In American society, the seductive power of the spectacle of violence is fed through a framework of fear, blame and humiliation that circulates widely in popular culture. The consequence is a culture marked by increasing levels of inequality, suffering and disposability. There is not only a “surplus of rage,” but also a collapse of civility in which untold forms of violence, humiliation and degradation proliferate. Hyper-masculinity and the spectacle of a militarized culture now dominate American society - one in which civility collapses into rudeness, shouting and unchecked anger. What is unique at this historical conjuncture in the United States is that such public expression of hatred, violence and rage “no longer requires concealment but is comfortable in its forthrightness.”(30) How else to explain the support by the majority of Americans for state sanctioned torture, the public indifference to the mass incarceration of poor people of color, or the public silence in the face of police violence in public schools against children, even those in elementary schools? As war becomes the organizing principle of society, the ensuing effects of an intensifying culture of violence on a democratic civic culture are often deadly and invite anti-democratic tendencies that pave the way for authoritarianism.
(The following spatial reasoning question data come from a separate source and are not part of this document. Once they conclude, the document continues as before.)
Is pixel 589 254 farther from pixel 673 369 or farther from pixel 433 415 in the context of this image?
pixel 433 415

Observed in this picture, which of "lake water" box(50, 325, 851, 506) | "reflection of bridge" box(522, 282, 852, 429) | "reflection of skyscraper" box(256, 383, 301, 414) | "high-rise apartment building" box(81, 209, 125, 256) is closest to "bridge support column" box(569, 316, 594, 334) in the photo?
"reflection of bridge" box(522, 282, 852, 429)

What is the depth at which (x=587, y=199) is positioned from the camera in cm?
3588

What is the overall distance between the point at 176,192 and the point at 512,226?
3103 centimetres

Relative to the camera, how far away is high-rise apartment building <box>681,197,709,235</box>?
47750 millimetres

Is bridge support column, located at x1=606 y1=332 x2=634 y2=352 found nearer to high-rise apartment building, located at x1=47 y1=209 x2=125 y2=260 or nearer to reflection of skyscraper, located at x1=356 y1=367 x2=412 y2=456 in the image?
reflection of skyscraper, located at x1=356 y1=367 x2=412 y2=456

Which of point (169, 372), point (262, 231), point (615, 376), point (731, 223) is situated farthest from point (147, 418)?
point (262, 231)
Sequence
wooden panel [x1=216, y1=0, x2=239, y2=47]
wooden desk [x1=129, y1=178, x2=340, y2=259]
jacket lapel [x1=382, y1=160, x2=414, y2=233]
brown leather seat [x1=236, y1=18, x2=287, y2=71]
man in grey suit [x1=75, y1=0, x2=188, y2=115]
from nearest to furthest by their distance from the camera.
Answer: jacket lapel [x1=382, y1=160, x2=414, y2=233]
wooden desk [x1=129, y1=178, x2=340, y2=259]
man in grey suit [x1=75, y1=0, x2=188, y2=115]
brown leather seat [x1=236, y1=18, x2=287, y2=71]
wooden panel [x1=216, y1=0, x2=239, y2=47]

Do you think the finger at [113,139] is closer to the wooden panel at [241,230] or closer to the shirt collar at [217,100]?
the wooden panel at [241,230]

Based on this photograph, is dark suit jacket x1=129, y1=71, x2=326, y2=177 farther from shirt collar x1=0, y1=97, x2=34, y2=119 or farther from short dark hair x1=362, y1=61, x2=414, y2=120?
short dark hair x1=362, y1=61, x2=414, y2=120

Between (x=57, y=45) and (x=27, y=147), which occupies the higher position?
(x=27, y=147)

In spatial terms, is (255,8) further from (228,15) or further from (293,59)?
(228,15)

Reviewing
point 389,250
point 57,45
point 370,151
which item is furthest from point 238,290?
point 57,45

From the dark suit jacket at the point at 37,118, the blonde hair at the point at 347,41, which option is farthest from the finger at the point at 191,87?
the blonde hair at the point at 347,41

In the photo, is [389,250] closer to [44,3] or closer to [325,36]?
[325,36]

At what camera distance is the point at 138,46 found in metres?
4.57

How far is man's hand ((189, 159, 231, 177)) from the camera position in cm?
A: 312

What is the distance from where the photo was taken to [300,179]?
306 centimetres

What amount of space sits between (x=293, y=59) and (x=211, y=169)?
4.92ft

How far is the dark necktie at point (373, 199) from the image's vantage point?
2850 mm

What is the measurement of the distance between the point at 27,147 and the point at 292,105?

The state exercises its slavish role in the form of lowering taxes for the rich, deregulating corporations, funding wars for the benefit of the defense industries and devising other welfare services for the ultra-rich. There is no escaping the global politics of finance capital and the global network of violence that it has created. Resistance must be mobilized globally and politics restored to a level where it can make a difference in fulfilling the promises of a global democracy. But such a challenge can only take place if the political is made more pedagogical and matters of education take center stage in the struggle for desires, subjectivities and social relations that refuse the normalizing of violence as a source of gratification, entertainment, identity and honor.
War in its expanded incarnation works in tandem with a state organized around the production of widespread violence. Such a state is necessarily divorced from public values and the formative cultures that make a democracy possible. The result is a weakened civic culture that allows violence and punishment to circulate as part of a culture of commodification, entertainment and distraction. In opposing the emergence of the United States as both a warfare and a punishing state, I am not appealing to a form of left moralism meant simply to mobilize outrage and condemnation. These are not unimportant registers, but they do not constitute an adequate form of resistance.